Activists delivered petitions containing 43,000 signatures to the headquarters of Rocky Mountain Power on Tuesday. They also put up a billboard outside the North Temple building urging the utility to comply with EPA requirements to take steps to eliminate regional haze.
The Utah Chapter of the Sierra Club claims the haze caused by Rocky Mountain Power's Hunter and Huntington coal plants in Emery County contributes to poor visibility at Arches and Canyonlands National Parks outside Moab.
"Arches and Canyonlands are impaired by human-caused haze 83 percent of the time," said the Sierra Club's Lindsay Beebe.
The EPA has required Rocky Mountain Power to install technology that environmentalists insist will reduce emissions and reduce the visibility problem.

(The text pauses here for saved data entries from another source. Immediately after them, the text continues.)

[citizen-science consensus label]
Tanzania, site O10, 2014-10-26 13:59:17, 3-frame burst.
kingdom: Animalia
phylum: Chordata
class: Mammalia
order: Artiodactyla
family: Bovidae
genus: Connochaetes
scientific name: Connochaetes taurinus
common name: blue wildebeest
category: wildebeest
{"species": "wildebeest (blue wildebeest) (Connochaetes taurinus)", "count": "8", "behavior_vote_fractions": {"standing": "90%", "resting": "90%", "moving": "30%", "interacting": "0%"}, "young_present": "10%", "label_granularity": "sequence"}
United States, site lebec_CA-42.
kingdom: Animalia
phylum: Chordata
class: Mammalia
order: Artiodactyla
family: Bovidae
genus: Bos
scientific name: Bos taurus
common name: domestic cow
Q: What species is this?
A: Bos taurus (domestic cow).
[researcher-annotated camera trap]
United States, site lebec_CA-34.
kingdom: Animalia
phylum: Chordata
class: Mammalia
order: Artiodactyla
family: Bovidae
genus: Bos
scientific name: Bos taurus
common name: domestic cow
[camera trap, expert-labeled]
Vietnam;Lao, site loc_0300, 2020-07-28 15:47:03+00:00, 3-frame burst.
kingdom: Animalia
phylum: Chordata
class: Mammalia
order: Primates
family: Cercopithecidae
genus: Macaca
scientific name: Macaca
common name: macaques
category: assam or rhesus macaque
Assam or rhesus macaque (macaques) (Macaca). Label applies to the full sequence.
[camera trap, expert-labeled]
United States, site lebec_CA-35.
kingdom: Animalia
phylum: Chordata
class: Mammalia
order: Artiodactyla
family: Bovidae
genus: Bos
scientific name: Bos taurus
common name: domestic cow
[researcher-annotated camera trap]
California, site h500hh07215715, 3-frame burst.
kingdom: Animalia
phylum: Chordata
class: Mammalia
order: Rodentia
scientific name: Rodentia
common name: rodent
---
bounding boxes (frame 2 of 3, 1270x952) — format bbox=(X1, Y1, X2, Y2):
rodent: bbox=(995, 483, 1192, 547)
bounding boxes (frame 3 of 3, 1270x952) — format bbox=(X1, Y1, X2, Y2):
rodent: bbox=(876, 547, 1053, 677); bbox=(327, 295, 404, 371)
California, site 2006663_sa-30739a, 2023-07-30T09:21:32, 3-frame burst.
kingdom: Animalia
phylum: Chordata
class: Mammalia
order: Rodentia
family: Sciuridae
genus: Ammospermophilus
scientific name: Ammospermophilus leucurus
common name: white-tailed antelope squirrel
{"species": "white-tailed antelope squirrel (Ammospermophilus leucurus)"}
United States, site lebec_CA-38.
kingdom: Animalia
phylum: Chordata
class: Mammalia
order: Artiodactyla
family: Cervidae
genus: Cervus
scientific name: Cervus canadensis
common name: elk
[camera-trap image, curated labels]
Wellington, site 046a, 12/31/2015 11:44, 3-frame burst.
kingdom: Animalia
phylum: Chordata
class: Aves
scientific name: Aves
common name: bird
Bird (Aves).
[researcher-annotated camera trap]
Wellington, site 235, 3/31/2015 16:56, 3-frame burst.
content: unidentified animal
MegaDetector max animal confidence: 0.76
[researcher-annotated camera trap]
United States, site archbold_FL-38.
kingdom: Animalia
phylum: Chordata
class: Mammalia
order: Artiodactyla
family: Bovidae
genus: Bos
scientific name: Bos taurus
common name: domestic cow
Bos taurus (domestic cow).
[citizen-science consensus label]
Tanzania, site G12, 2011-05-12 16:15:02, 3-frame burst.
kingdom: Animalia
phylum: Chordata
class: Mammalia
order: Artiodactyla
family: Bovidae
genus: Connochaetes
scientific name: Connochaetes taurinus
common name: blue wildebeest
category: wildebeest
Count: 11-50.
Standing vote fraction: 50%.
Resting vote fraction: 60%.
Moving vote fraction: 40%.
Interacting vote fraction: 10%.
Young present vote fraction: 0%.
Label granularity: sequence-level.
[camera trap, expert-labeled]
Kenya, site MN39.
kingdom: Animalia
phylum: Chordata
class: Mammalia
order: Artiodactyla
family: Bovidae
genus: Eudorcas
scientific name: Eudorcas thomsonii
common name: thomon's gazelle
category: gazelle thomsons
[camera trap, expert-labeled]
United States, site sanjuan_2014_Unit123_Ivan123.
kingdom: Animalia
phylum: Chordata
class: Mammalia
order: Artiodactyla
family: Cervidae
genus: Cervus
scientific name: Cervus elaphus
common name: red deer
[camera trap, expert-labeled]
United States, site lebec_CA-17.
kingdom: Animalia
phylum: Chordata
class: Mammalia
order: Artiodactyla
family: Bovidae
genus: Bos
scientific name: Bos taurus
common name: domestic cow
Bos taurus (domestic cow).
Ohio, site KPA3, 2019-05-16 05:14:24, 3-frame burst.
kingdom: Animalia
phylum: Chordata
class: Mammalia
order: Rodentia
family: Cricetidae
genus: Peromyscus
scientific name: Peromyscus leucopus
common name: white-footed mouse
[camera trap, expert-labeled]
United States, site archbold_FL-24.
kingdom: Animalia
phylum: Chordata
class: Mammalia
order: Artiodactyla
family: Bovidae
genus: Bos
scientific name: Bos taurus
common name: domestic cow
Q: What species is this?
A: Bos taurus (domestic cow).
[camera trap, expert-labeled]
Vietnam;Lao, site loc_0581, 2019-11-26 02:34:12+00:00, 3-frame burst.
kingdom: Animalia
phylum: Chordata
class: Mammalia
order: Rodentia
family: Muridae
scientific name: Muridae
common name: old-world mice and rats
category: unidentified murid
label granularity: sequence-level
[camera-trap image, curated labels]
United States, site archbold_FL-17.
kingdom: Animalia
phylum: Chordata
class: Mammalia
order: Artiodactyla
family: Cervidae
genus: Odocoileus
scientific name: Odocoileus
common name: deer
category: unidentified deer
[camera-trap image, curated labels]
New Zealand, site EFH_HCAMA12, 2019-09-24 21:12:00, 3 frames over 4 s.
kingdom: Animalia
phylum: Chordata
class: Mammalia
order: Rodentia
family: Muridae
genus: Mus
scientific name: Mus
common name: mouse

Rocky Mountain Power disagrees.
"Their request is made based on bad science and it's just bad for customers," utility spokesman Paul Murphy said Tuesday. "They're the ones who have to pay an additional $700 million for these controls that won't make any difference at all."
Murphy said Rocky Mountain Power has already spent millions on clean air technology at its Hunter and Huntington plants with success. But he said the EPA requirements would not change anything, except increase the power bill for customers.
"The main culprit for visibility problems is wildfires and dust. So if you want to deal with the visibility issues, deal with wildfires, dust and I would suggest cars," Murphy said. "Cars cause a lot more visibility problems than our coal plants."
The Sierra Club, HEAL Utah and Utah Physicians for a Healthy Environment are pressuring Rocky Mountain Power not to proceed with a planned lawsuit over the EPA regulations. The deadline for notice of any appeal is September 6. Murphy said Rocky Mountain Power was moving forward, and the state of Utah might join them.
"Rocky Mountain Power as a corporation -- as I see it -- is looking out for their bottom line, and not in the best interests of Utahns and future generations of Utahns," said Beebe.